なぜこの点数なんだと思うかもしれないが、そこだけ見て判断しないでほしい。これは「ビートたけしのやることならすべて受け入れられる」という特殊な人がみてギリギリこのくらいだろうという点数であり、それ以外の人にとってこの映画はおそらく0点である。

主人公の映画監督キタノ(ビートたけし)は、得意のギャング映画を「二度と撮らない」と宣言してしまった。そこで、これまで撮ったことのない小津安二郎風のドラマや流行の昭和ノスタルジーもの、ホラーやらラブストーリーに挑戦するがどれも性に合わない。そんな彼がたどりついた詐欺師とその娘を主人公にしたストーリーは、しかしそのどれよりも無茶苦茶なものだった。

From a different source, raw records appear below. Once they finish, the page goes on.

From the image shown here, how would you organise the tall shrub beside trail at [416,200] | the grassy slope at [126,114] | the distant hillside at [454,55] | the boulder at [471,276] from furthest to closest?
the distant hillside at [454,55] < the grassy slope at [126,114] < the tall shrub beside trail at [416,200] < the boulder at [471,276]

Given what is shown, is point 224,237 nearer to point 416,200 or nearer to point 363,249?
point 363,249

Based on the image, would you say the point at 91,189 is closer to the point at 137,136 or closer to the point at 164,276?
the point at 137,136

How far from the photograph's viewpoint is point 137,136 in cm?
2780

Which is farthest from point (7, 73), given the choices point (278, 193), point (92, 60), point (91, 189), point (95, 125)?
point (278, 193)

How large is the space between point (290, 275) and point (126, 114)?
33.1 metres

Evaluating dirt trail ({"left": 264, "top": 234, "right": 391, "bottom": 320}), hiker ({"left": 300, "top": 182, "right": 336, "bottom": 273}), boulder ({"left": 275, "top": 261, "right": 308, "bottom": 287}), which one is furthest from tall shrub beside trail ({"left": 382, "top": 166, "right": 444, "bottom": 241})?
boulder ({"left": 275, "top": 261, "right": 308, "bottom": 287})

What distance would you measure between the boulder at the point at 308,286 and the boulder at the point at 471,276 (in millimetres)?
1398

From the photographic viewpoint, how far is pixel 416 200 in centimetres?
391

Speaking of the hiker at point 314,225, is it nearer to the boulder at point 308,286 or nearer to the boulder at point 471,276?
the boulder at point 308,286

『ALWAYS』風の昭和懐古ものを撮ってみたら、治安の悪い下町でとてつもなく貧乏なガキどもが暴れまくる、夢のかけらもないどころかあまりにリアルすぎてシャレにならない映画になった。北野監督が典型的な人気ジャンルを手がけると、こんな風になるよ的なショートムービーの連続で、前半は大いに笑わせる。冗談とはいえそれぞれの作品は豪華なキャストと本格的な撮影でクオリティが高く、大いに見ごたえがある。

とはいえ、一般人がついていけるのはそこまで。中盤以降、詐欺師のストーリーが始まってからはナンセンスの度合いが際限なく増幅をはじめ、観客を突き放していく。わかりにくいと言われた『TAKESHIS’』が幼児用おもちゃに見えるくらい、すべてが意味不明でぶち壊れている。

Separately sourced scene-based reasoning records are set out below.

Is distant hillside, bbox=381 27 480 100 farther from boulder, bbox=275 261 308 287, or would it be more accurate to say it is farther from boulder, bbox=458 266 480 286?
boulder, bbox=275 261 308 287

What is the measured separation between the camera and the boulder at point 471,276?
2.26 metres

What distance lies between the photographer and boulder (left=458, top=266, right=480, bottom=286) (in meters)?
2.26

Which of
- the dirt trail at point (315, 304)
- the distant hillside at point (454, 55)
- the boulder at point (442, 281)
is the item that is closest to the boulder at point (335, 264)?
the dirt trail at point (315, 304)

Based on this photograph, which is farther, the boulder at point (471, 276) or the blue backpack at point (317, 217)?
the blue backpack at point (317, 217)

かつてビートたけしは「たけしの挑戦状」なる確信的クソゲーを発表し、当時の子供たちの常識を破壊した。なにしろこれ、絶対にクリヤーできないほど難易度が高い凶悪な一本なのだ。だいたい、コントローラーのマイクで歌を上手に歌わなければ先にいけないなどという発想を、どこの誰ができるというのだ。これを体験した子供たちは、たけしという男の持つ、既存のジャンルを壊す発想と創造力に驚き、敬意を払ったものだ。

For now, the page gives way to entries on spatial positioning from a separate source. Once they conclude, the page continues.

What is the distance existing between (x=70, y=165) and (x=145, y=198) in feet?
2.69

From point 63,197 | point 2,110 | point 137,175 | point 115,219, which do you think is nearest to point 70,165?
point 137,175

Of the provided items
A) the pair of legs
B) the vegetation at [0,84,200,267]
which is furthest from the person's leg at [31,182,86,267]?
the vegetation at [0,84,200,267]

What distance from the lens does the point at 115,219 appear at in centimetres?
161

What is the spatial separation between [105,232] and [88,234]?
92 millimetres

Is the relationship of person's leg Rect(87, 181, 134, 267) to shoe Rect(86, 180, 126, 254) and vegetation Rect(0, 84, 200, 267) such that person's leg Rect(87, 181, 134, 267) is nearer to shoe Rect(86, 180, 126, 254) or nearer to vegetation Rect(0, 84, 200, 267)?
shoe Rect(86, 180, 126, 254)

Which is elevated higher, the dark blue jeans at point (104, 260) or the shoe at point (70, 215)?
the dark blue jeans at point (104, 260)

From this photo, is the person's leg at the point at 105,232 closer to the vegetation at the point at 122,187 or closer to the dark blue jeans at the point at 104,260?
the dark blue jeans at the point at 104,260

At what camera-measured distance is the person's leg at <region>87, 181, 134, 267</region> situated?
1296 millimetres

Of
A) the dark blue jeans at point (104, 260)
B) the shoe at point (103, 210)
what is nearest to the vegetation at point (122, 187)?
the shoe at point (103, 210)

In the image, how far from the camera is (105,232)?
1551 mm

しかし家庭用ゲーム黎明期には通じたその破壊力も、映画という成熟した大きなジャンルが相手では、大海に毒を投じるようなもの。悲しいかな空回りである。北野監督が本作でやった無茶苦茶は、残念ながら目の肥えた映画ファンたちにとっては、それほど驚かされるほどのものではない。

むしろコメディーとしてはギャグをことごとく外しており、あの圧倒的な笑いの才能についに陰りが見えはじめたのかと、個人的にはとても寂しいものがあった。正直なところ、これを撮ったときの北野監督は精神面での体調が悪かったのではないかと心配になった。

『監督・ばんざい!』は、既存のジャンルを壊すという北野監督の特長を一見踏襲しているように見えるが、方向性を誤った失敗作だと私は判断する。どんなに向こう見ずなことをしてもそこに戦略的計算を感じさせる彼の才能が、今回私にはまったく見えなかった。もし次回もこの手の映画を作ってしまったら、さすがに北野映画のブランド力も終わるだろう。